> [Task directions]
Find the line containing "How far does the textured". Retype it and every line after it through the end of the entries, exactly as written, with nothing added.

> [Data lines]
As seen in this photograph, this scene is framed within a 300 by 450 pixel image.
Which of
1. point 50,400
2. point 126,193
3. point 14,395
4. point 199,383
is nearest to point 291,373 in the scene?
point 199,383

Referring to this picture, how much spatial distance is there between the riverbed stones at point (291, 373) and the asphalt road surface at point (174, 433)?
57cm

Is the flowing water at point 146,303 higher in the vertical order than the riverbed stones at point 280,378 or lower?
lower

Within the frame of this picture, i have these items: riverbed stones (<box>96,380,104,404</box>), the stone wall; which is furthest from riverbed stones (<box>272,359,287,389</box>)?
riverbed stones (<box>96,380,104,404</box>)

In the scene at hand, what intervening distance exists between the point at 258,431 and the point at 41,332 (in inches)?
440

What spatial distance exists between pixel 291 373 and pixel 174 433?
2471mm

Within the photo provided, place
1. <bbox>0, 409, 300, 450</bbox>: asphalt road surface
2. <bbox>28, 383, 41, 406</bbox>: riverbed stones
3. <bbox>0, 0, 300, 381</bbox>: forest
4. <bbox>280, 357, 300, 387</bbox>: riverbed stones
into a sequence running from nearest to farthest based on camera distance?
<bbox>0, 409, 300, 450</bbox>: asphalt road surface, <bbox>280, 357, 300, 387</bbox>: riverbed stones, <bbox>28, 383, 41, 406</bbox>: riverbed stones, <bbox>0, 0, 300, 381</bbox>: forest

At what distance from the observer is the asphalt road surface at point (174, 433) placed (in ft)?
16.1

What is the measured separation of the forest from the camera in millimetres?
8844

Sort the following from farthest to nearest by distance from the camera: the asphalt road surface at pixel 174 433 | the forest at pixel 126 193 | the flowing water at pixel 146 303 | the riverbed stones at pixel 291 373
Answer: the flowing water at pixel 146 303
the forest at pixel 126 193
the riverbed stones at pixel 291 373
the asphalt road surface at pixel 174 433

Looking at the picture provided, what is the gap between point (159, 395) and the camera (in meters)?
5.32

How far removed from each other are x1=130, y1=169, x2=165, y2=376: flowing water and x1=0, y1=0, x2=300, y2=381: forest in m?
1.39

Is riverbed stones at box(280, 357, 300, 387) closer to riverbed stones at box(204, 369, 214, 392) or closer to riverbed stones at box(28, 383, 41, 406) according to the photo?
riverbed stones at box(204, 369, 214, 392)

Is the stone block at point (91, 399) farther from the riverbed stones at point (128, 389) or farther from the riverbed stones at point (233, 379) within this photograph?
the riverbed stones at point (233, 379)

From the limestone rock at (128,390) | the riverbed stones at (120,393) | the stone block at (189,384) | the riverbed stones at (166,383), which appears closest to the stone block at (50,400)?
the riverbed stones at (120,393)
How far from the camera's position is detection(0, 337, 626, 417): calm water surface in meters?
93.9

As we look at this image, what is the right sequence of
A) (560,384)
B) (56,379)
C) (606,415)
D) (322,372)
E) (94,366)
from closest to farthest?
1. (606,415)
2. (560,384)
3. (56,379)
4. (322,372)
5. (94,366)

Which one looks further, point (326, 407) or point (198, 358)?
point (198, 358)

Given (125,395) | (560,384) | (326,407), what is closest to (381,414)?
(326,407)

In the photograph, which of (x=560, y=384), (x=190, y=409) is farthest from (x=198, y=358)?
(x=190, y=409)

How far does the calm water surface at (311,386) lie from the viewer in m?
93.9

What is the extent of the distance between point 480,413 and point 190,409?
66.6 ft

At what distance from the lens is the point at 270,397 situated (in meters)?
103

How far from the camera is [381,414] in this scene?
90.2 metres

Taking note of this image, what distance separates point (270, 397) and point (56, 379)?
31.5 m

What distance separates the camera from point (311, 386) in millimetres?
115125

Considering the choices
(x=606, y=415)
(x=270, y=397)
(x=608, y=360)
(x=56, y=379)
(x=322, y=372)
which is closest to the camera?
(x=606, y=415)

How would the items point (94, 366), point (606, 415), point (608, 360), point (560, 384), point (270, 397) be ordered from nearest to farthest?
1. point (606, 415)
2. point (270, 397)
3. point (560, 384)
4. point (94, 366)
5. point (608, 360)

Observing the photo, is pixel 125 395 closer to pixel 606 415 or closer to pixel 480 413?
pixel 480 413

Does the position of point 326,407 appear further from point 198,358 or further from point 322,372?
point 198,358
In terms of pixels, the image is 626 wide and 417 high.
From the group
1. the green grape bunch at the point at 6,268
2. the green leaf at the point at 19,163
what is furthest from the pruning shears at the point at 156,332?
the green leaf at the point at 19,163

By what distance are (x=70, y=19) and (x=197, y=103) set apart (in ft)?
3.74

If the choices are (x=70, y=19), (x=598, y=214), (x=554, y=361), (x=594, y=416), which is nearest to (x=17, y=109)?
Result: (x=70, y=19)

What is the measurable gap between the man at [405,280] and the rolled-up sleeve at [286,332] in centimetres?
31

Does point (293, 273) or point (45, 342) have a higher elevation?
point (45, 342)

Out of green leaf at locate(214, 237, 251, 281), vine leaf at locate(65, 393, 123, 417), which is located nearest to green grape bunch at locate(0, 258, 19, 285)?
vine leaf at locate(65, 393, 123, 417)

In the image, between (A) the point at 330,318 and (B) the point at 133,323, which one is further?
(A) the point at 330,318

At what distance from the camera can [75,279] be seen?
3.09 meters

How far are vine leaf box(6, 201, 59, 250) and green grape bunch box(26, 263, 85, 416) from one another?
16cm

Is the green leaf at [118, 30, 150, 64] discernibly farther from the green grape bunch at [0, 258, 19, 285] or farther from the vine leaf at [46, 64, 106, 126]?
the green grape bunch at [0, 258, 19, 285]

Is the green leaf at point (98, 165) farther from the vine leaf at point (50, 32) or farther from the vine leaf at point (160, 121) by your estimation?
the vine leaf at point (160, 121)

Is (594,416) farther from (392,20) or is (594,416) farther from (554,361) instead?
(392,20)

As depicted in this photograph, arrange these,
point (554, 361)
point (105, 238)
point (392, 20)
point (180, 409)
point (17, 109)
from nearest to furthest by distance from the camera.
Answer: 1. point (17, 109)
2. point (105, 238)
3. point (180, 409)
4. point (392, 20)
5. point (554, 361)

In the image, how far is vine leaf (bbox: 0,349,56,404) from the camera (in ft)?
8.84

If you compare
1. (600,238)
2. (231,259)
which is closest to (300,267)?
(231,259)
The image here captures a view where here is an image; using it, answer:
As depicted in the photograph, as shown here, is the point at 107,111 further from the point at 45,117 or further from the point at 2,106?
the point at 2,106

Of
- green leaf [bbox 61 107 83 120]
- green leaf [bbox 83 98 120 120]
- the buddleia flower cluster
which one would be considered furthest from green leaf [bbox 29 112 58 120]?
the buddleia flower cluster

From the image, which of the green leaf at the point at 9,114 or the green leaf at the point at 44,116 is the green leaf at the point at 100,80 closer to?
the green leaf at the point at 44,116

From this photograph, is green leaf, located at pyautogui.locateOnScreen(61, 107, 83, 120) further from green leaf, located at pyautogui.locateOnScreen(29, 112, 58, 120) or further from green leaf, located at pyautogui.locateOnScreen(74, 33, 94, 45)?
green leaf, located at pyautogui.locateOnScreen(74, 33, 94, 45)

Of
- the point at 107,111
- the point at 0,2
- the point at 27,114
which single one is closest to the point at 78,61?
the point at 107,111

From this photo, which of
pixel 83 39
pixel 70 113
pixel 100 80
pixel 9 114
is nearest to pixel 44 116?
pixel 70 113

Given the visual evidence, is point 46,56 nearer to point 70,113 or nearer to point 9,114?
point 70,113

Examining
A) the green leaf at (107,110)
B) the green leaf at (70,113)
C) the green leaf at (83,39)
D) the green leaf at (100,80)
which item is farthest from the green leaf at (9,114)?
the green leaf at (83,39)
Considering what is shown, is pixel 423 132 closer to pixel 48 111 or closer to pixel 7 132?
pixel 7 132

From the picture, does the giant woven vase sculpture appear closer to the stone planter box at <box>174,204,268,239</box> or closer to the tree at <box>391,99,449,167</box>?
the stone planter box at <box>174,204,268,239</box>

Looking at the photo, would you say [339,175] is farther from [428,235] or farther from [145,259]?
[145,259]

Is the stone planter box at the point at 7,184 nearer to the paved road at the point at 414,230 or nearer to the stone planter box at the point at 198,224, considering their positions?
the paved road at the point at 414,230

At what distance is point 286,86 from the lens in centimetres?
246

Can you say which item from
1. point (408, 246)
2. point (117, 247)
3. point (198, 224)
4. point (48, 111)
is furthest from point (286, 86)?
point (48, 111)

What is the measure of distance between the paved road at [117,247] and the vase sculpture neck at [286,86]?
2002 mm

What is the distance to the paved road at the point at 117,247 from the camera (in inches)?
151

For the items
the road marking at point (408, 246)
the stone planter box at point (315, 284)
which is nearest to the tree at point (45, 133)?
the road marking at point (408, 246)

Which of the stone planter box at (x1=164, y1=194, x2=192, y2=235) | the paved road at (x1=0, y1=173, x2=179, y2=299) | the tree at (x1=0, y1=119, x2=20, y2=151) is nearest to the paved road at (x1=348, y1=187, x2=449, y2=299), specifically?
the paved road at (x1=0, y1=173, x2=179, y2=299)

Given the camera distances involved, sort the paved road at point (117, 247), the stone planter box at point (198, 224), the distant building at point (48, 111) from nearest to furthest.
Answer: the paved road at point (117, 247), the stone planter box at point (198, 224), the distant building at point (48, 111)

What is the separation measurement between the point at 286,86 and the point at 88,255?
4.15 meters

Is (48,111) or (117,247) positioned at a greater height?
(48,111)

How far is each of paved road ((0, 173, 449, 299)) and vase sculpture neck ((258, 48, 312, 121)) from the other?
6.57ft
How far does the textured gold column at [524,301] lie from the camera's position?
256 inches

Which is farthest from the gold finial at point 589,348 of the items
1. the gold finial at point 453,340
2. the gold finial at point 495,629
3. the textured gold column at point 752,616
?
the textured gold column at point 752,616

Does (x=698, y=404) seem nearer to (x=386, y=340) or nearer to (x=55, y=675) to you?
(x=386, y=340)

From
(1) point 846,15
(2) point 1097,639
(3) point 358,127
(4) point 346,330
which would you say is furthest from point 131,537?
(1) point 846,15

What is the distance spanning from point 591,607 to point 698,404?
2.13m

> [Answer to this task]
How far does the textured gold column at [524,301] lie from the camera's position?
256 inches

Which is farthest from the gold finial at point 589,348 of the items
1. the gold finial at point 453,340
2. the gold finial at point 495,629
3. the textured gold column at point 752,616
?
the textured gold column at point 752,616

Does (x=698, y=404) seem nearer to (x=386, y=340) or nearer to (x=55, y=675) to you?
(x=386, y=340)

From
(1) point 846,15
(2) point 1097,639
(3) point 358,127
(4) point 346,330
which would you say is furthest from point 131,537?
(1) point 846,15

What is the distance spanning from point 591,607 to point 698,404?
2.13m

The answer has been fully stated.